**What you are asked to do**
Reproduce the passage of the transcript on speech recognition and AI training, starting with "It's very easy" and going on through "self supervised learning.".

Sometimes I pronounce things like it's English English. Sometimes I pronounce it
like it's American English.
But my r's and my a's aren't hard enough to be recognized with the American
settings, and they're not soft enough, and they don't roll enough to be recognized
by the British settings. So anytime I spent money on that software, the training
process never worked. And then all of a sudden about 10 years ago we could type
things into Google translate. We could we could say things and suddenly suddenly
Microsoft Word was a better translator than Dragon, had been, not that long before.
The advances, were, enormous.
And there are 3 ways in which in which, that fine tuning happens. 1, we go through
reinforcement learning. So let's think about a, a visual image. You you you, you
insert the image of a cat into, your your AI. You want it to be able to identify
cats so you show it all kinds of of of different versions of cats and every time it
identifies a cat and doesn't call it a dog or a unicorn, it gets it's rewarded.
It's very easy to reward an AI. All you have to do is say yes. Right? There's also
something called supervised learning. So it's rewarded learning where you tell the
AI that yes, you've you've identified a cat.
It's not a horse. It's not a car. The other one is something called supervised
learning. Here's an example where you give the AI a bunch of text and it's supposed
to identify the key people. And if it identifies key people, over time it will
become better and better at doing that.
How do you get the key points of an article? You read the introduction and the
conclusion. So the AI will read the introduction and the conclusion. And if it
identifies the key points, then maybe, it's a combination of supervised learning
and reinforced learning. And then the final, version of, of of training that the AI
can do is something called self supervised learning.
This is just where you let it go. You don't give it rules. You don't say look for a
cat. You don't say read the introduction or the conclusion or give me the key
points. You just give it things and let it find stuff out.

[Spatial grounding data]

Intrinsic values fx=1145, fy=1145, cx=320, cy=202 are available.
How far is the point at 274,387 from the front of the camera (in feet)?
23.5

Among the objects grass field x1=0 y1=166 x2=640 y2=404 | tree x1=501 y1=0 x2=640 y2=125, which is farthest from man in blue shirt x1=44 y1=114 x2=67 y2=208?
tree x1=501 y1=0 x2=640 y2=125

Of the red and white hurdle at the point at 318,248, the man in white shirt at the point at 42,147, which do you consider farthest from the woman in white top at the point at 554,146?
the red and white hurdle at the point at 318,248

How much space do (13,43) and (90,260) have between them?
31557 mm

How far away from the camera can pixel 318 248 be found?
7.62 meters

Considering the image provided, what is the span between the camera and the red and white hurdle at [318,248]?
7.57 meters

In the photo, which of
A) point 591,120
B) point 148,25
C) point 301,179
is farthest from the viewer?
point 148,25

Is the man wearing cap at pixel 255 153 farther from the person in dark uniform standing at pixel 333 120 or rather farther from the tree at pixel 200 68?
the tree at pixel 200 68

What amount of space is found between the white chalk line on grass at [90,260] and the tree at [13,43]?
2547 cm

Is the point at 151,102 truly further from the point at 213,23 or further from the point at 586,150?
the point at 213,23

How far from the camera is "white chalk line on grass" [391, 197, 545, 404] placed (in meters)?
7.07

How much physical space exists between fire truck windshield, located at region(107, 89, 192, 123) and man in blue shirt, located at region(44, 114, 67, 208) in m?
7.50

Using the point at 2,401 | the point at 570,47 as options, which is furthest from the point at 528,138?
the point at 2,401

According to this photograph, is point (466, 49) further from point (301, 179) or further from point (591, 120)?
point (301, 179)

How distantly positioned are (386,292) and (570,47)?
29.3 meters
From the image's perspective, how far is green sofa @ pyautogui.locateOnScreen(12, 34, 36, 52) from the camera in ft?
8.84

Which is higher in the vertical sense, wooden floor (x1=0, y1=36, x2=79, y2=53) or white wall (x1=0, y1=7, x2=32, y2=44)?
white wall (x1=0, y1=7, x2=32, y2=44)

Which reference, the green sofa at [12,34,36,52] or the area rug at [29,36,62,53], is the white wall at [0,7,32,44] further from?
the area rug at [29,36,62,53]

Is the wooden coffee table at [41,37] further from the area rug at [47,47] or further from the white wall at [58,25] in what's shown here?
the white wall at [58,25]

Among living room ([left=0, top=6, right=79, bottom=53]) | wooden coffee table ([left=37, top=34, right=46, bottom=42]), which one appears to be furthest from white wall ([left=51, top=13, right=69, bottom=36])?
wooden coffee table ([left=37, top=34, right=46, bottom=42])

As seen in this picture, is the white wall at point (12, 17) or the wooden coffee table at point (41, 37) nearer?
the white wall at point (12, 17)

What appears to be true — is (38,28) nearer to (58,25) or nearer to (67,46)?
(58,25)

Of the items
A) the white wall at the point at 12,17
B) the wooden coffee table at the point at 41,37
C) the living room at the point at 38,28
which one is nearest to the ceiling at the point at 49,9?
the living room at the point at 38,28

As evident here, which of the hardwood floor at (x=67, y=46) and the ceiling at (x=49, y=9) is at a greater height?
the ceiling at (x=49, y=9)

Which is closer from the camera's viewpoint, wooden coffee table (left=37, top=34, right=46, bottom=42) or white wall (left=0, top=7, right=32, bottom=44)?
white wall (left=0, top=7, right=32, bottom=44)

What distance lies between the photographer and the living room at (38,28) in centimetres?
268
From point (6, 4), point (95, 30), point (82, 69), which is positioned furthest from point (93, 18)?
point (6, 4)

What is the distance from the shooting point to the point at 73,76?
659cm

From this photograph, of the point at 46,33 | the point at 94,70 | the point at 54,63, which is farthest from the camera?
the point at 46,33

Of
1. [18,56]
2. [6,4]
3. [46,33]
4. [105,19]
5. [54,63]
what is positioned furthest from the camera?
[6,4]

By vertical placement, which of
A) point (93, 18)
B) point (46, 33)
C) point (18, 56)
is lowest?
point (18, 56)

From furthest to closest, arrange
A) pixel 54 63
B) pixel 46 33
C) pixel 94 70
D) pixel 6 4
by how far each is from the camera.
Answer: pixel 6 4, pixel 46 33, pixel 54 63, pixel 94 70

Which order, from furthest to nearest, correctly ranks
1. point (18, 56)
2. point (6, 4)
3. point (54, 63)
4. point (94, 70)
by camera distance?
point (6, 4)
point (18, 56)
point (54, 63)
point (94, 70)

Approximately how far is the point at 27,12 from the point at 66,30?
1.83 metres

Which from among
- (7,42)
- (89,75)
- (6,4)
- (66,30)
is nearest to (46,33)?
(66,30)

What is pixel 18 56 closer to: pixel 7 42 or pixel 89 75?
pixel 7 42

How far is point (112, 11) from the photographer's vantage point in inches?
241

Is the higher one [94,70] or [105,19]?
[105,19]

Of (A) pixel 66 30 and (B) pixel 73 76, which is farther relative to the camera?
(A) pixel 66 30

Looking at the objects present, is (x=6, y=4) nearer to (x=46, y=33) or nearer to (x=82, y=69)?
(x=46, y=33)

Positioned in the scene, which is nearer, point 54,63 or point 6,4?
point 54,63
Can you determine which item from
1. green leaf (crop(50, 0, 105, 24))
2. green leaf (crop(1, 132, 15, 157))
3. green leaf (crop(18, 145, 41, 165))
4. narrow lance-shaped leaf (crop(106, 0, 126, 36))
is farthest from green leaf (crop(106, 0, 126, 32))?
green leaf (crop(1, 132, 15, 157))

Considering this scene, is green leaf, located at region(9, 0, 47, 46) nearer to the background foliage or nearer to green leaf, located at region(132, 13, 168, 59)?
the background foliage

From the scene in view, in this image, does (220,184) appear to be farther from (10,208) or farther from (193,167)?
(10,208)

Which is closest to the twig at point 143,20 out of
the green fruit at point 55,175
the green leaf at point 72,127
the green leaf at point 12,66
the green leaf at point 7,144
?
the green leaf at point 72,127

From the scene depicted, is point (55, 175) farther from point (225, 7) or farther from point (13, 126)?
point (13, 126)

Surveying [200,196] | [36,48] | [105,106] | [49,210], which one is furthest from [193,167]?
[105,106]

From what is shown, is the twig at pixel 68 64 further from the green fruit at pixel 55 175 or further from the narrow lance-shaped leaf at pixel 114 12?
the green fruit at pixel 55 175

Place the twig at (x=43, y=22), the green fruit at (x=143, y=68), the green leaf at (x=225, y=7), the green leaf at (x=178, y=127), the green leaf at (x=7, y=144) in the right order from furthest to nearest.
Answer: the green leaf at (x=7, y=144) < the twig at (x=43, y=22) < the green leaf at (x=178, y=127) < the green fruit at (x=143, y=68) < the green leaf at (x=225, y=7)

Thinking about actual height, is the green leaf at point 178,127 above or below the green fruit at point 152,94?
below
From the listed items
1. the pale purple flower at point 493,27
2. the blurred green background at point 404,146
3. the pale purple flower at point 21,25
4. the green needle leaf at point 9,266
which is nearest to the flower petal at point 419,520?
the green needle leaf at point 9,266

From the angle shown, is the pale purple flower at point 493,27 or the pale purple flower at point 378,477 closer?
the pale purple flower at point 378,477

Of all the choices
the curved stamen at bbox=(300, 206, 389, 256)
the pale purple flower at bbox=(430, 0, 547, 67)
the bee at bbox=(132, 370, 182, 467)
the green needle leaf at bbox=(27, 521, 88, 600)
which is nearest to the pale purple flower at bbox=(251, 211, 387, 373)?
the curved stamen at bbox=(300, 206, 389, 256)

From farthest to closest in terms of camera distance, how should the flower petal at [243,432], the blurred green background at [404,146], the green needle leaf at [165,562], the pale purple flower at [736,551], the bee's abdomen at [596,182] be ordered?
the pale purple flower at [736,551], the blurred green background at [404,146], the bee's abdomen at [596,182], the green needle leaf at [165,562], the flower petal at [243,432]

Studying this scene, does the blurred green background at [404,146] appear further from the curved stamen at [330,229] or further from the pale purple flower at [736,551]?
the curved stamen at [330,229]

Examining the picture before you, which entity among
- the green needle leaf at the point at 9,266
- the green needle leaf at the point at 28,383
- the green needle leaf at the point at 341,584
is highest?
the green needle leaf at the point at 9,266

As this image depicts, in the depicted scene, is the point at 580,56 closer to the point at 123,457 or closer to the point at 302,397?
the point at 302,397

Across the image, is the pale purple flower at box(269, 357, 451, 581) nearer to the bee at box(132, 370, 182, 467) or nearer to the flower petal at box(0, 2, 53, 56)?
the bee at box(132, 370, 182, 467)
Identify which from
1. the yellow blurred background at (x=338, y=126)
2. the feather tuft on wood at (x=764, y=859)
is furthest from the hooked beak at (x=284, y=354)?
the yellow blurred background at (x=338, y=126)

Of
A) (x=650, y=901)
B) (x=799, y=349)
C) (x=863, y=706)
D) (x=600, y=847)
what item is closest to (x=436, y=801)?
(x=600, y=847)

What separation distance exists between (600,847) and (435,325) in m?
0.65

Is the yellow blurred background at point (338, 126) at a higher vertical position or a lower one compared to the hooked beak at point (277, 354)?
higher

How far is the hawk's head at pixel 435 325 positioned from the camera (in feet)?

**Answer below**
It's very easy to reward an AI. All you have to do is say yes. Right? There's also
something called supervised learning. So it's rewarded learning where you tell the
AI that yes, you've you've identified a cat.
It's not a horse. It's not a car. The other one is something called supervised
learning. Here's an example where you give the AI a bunch of text and it's supposed
to identify the key people. And if it identifies key people, over time it will
become better and better at doing that.
How do you get the key points of an article? You read the introduction and the
conclusion. So the AI will read the introduction and the conclusion. And if it
identifies the key points, then maybe, it's a combination of supervised learning
and reinforced learning. And then the final, version of, of of training that the AI
can do is something called self supervised learning.